Filed under: Publications
The House of Breathings has just announced the publication of a six-volume edition of the papers and notebooks for Ulysses held by the National Library of Ireland. Edited and annotated by Danis Rose, this collection includes several notebooks for Ulysses as well as drafts of some of the major episodes including “Cyclops,” “Sirens,” and “Circe” among others. Much (though not all) of this material came from the Alexis Léon papers purchased by the NLI in 2002. The individual volumes themselves are relatively expensive, ranging between $100 and $330 individually, or $1060 for the entire set.

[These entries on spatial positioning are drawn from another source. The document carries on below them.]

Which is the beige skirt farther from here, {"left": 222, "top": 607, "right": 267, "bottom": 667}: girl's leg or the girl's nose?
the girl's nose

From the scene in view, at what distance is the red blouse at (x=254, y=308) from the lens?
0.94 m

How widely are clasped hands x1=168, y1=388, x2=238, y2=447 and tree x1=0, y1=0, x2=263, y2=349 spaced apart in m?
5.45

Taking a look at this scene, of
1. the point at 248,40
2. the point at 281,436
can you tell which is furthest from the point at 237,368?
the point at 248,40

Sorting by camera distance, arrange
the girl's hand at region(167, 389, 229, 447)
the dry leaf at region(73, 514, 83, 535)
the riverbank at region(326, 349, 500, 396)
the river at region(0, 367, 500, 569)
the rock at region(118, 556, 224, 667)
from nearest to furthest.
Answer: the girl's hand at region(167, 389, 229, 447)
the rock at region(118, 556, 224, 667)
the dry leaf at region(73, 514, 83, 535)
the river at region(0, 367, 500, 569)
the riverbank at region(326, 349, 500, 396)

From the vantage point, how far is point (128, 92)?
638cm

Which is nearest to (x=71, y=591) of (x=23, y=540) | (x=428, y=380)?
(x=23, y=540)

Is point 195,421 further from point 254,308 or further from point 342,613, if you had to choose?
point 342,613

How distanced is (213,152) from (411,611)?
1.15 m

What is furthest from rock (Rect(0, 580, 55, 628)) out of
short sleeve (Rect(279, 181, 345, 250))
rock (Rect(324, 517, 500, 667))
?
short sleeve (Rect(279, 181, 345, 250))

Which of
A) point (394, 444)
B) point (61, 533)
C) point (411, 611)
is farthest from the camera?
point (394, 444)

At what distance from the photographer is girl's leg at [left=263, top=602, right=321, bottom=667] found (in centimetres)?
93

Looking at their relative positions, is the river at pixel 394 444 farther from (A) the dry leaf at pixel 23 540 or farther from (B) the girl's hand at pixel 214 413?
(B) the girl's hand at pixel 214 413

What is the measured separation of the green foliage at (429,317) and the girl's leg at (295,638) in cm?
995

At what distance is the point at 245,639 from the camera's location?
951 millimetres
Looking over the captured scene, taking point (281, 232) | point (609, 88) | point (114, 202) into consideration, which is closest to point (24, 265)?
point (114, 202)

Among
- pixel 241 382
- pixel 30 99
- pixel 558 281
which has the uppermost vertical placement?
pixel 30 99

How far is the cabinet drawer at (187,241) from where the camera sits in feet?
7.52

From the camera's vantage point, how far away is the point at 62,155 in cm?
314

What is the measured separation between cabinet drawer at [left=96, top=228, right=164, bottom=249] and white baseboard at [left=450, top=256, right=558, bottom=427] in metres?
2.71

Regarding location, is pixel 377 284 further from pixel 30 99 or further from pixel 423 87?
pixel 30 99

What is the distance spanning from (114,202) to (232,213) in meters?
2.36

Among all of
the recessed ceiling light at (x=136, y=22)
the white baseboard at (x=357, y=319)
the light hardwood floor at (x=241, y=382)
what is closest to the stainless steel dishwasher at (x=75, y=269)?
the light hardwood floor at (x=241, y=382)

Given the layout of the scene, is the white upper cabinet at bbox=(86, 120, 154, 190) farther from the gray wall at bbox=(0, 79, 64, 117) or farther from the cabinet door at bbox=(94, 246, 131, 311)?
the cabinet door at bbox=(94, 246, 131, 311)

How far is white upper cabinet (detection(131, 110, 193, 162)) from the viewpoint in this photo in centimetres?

Rose offers a detailed explanation for his decision to bring these notebooks out now including an extended comment on their copyright status. As he notes (and as JJQ’s Copyrights Editor recently pointed out to me), there is a strange wrinkle in EU copyright law: when a previously unpublished work enters the public domain, the first person to publish it gains a new copyright of twenty-five years in the material. This means that when these notebooks appear, Rose will own this EU copyright. (The provision and thus this copyright does not exist in US law.) After describing this situation, Rose writes that he wants to assure open access to these works and thus ”I will make over to the Irish State such rights in the Joyce text in the Ulysses documents that I have acquired.” His own annotations and editorial matter, of course, are not covered by such a promised license.
We clearly find ourselves in exhilarating if uncertain times as Joyce’s published and unpublished works fall unevenly into a patchwork public domain that varies widely across national borders. For the moment, I happily greet the arrival of this publication and hope that all institutions and rights holders endeavor to make Joyce’s published and unpublished works widely available to a global audience of teachers, critics, scholars, and readers.
JJQ has requested review copies from the House of Breathings and hope to publish a full review essay as soon as we can.